REQUIREMENT >> Each line below containing the word "Experienced" needs to be shown.

Saved entries:
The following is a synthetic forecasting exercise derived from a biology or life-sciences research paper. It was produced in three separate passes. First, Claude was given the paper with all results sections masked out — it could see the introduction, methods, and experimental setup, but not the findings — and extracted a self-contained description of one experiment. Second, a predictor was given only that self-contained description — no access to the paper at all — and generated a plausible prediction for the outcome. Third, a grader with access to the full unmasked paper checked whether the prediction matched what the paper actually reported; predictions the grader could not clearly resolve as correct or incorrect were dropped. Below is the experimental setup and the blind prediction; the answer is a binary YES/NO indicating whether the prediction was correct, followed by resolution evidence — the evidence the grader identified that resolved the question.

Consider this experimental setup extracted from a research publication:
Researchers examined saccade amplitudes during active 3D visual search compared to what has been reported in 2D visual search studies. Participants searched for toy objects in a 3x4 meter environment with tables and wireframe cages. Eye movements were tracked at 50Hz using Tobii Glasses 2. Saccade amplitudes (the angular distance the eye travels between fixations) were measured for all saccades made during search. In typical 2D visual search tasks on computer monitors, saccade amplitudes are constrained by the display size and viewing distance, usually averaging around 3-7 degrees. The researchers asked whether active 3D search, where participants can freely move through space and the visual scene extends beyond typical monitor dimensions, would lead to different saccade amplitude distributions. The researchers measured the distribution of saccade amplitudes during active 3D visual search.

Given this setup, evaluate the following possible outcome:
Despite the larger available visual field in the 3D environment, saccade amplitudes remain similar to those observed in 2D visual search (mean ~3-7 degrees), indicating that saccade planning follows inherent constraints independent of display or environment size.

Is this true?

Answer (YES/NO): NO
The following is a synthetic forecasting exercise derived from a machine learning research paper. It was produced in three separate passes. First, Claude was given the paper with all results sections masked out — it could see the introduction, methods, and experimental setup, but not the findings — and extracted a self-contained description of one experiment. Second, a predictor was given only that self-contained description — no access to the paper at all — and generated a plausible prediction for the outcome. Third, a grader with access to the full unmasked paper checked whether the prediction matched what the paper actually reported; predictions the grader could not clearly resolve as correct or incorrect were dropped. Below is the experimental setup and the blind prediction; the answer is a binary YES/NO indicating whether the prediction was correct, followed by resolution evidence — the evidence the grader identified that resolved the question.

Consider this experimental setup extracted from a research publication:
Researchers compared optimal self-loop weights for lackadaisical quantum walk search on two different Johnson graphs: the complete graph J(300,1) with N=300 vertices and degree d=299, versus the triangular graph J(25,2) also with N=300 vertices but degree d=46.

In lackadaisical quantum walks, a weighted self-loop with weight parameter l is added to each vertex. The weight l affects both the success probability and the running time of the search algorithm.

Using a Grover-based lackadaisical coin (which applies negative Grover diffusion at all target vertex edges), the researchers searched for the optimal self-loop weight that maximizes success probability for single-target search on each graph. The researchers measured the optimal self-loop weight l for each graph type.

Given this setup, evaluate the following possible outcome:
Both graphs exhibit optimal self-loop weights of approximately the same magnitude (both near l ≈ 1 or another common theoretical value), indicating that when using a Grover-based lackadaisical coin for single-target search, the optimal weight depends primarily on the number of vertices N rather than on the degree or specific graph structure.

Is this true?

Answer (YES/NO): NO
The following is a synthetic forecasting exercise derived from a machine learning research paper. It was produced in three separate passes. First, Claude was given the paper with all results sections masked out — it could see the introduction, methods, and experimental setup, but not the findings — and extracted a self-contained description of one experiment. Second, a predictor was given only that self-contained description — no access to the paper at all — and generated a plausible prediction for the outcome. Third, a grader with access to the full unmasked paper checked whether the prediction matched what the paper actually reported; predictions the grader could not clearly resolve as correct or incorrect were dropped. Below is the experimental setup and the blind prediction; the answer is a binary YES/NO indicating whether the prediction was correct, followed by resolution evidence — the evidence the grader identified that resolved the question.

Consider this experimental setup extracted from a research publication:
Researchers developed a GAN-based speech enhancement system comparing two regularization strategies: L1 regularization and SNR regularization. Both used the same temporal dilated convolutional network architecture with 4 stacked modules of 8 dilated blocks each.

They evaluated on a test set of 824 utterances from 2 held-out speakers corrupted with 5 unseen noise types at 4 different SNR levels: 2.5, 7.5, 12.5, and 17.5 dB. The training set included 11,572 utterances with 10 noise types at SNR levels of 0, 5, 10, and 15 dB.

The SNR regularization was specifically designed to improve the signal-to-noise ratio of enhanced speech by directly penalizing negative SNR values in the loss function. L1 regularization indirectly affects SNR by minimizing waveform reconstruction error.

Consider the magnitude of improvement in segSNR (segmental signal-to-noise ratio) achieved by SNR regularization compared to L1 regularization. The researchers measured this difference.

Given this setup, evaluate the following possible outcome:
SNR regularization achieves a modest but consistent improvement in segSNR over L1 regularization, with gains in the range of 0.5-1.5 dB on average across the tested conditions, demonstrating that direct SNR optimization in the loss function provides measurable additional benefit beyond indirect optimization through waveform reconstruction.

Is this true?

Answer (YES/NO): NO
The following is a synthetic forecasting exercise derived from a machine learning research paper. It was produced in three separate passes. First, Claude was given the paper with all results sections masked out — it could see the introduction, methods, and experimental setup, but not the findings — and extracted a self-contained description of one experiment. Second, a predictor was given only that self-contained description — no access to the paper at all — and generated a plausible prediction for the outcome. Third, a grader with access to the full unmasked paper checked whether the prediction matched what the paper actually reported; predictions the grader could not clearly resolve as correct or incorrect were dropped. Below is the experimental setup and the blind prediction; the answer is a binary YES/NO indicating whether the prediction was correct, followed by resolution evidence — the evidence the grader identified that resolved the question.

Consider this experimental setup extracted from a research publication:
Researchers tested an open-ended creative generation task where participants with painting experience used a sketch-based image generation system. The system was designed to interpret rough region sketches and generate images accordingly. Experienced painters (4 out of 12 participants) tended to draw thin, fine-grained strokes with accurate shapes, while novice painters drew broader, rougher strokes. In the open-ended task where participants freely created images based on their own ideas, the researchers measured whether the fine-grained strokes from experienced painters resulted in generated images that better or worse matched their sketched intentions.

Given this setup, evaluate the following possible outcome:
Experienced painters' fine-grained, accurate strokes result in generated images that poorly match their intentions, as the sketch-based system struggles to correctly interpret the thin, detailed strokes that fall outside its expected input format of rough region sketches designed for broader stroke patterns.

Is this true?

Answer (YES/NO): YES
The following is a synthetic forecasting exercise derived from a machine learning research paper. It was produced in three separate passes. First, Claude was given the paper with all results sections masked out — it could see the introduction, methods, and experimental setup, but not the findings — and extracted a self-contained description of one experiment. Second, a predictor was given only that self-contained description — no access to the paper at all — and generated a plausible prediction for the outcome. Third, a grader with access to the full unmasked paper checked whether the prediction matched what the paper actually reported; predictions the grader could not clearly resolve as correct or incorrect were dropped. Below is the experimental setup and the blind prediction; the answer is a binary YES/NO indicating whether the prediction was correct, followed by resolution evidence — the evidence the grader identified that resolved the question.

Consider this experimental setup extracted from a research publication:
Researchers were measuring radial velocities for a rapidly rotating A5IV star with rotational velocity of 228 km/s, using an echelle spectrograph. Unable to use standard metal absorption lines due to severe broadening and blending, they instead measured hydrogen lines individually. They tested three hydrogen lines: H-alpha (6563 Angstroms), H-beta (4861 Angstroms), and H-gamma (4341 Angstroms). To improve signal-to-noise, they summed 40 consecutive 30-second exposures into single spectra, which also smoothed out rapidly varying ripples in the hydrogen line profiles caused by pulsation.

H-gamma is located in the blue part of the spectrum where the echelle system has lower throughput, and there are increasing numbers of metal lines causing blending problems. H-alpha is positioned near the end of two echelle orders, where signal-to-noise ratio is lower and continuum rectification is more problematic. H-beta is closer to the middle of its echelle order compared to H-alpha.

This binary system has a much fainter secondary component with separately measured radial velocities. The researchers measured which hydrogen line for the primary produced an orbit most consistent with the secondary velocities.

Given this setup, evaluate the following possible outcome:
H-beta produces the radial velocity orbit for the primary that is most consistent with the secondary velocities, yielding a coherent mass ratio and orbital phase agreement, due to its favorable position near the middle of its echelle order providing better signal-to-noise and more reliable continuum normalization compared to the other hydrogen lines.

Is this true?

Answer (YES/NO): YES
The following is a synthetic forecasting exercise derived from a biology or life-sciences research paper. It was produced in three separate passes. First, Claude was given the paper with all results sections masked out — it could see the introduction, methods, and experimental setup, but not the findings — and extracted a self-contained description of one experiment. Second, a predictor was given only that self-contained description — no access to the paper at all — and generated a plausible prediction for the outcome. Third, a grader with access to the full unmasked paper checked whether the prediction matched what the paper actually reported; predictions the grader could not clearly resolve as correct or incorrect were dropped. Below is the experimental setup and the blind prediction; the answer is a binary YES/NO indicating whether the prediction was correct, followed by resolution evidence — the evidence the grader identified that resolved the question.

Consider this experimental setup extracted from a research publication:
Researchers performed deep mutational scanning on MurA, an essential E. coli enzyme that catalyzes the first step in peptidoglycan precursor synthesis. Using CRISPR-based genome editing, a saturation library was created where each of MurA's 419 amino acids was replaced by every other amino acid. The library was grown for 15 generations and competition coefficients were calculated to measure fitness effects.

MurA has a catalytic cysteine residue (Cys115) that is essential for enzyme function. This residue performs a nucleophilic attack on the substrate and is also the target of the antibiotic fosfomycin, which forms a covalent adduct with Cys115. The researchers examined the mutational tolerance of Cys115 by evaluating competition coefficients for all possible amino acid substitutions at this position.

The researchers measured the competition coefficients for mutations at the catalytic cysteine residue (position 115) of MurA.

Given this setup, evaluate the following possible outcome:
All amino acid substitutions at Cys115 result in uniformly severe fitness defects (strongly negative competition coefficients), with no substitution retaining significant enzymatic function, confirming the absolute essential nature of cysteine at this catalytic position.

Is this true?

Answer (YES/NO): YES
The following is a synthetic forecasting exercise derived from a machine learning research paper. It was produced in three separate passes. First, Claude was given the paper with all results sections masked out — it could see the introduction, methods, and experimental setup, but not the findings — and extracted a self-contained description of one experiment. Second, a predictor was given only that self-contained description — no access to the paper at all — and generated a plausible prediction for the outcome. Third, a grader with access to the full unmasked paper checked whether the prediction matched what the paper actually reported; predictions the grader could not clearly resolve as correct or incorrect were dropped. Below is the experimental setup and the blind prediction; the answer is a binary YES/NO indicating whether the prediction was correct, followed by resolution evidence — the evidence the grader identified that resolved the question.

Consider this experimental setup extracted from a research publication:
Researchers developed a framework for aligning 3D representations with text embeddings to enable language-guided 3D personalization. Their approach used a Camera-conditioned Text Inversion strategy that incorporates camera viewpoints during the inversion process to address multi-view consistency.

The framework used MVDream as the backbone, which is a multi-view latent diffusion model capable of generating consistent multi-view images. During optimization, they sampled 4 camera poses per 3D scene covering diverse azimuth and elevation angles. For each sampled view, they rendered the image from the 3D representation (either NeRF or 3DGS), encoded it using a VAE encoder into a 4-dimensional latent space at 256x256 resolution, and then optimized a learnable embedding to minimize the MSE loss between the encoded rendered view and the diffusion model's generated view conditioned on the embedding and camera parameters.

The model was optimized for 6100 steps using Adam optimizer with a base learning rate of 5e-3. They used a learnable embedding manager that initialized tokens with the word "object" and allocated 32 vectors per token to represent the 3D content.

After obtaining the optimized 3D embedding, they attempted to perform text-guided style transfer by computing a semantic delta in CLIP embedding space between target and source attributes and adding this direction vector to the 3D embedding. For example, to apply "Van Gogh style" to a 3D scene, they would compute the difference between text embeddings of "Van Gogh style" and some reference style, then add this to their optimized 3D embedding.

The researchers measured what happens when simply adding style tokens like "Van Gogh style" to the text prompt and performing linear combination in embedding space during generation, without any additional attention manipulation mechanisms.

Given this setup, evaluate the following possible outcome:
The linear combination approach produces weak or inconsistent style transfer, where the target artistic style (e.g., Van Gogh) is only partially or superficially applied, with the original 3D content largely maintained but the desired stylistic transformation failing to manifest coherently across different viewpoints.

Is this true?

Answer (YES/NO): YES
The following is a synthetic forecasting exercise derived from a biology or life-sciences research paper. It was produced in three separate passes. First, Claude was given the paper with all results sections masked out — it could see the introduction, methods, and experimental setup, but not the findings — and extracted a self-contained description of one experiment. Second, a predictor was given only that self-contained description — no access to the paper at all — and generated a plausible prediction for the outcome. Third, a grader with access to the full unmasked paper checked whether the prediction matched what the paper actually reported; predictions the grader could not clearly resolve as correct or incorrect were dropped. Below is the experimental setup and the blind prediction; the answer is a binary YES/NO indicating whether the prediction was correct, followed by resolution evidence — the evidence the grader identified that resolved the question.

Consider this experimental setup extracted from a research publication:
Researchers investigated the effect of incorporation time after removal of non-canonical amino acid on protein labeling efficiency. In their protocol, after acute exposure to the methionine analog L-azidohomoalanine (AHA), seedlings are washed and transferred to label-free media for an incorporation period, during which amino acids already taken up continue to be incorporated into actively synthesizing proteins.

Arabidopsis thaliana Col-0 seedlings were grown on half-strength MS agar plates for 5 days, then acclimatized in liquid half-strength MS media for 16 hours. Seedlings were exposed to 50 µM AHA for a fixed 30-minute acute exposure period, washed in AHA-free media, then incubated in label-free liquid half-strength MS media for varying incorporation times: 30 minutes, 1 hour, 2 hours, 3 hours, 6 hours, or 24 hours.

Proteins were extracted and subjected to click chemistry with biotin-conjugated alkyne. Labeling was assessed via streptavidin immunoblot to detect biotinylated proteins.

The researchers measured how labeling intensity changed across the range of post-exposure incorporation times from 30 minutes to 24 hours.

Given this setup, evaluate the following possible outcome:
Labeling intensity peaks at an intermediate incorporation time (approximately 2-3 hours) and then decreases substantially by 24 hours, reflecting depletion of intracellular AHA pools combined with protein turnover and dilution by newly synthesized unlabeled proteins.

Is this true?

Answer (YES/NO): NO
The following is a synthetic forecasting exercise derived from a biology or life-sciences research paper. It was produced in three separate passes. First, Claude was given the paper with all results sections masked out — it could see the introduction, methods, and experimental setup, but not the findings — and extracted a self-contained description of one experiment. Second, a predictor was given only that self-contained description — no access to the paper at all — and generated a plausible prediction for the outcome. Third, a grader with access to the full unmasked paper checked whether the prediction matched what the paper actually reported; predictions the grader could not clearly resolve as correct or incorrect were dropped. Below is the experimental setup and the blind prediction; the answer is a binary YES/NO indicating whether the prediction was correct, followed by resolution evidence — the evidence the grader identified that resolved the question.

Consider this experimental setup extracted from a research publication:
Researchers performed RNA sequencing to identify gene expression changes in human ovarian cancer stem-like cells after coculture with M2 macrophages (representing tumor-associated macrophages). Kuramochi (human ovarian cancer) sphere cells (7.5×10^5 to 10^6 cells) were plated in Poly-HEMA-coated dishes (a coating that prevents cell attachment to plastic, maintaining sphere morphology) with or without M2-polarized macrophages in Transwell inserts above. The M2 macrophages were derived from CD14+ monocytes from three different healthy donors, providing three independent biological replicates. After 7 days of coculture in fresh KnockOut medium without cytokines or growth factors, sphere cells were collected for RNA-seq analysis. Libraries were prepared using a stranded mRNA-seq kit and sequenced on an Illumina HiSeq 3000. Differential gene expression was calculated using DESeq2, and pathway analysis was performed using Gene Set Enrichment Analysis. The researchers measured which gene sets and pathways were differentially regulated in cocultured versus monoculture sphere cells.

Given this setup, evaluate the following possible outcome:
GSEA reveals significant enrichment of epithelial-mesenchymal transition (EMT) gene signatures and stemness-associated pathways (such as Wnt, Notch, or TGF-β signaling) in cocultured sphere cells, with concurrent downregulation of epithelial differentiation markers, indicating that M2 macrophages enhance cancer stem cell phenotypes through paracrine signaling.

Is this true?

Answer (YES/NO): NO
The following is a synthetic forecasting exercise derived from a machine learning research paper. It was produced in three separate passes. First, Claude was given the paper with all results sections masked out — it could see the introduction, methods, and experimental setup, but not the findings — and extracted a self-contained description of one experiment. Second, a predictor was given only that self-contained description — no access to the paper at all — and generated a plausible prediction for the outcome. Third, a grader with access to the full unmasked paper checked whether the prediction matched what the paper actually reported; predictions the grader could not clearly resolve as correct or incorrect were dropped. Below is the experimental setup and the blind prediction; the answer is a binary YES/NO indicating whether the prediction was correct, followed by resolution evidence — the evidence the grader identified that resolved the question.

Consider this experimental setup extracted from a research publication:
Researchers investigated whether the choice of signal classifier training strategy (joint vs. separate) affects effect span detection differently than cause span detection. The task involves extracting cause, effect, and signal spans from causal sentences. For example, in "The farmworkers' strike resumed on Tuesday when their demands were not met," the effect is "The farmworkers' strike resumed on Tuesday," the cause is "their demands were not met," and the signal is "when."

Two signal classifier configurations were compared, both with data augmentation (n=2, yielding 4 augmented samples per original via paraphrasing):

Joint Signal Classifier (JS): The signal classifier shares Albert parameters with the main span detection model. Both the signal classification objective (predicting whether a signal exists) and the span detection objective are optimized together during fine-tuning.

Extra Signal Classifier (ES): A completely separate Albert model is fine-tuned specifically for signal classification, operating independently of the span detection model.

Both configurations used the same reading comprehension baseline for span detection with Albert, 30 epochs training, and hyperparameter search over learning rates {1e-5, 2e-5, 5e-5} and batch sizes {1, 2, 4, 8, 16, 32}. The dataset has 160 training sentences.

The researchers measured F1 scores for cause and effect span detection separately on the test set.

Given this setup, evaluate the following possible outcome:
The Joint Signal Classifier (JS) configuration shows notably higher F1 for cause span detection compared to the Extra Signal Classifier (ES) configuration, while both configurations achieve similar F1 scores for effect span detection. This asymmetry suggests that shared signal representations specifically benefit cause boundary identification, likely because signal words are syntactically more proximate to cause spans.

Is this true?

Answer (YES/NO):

REPLY >>
Researchers tested an open-ended creative generation task where participants with painting experience used a sketch-based image generation system. The system was designed to interpret rough region sketches and generate images accordingly. Experienced painters (4 out of 12 participants) tended to draw thin, fine-grained strokes with accurate shapes, while novice painters drew broader, rougher strokes. In the open-ended task where participants freely created images based on their own ideas, the researchers measured whether the fine-grained strokes from experienced painters resulted in generated images that better or worse matched their sketched intentions.
Experienced painters' fine-grained, accurate strokes result in generated images that poorly match their intentions, as the sketch-based system struggles to correctly interpret the thin, detailed strokes that fall outside its expected input format of rough region sketches designed for broader stroke patterns.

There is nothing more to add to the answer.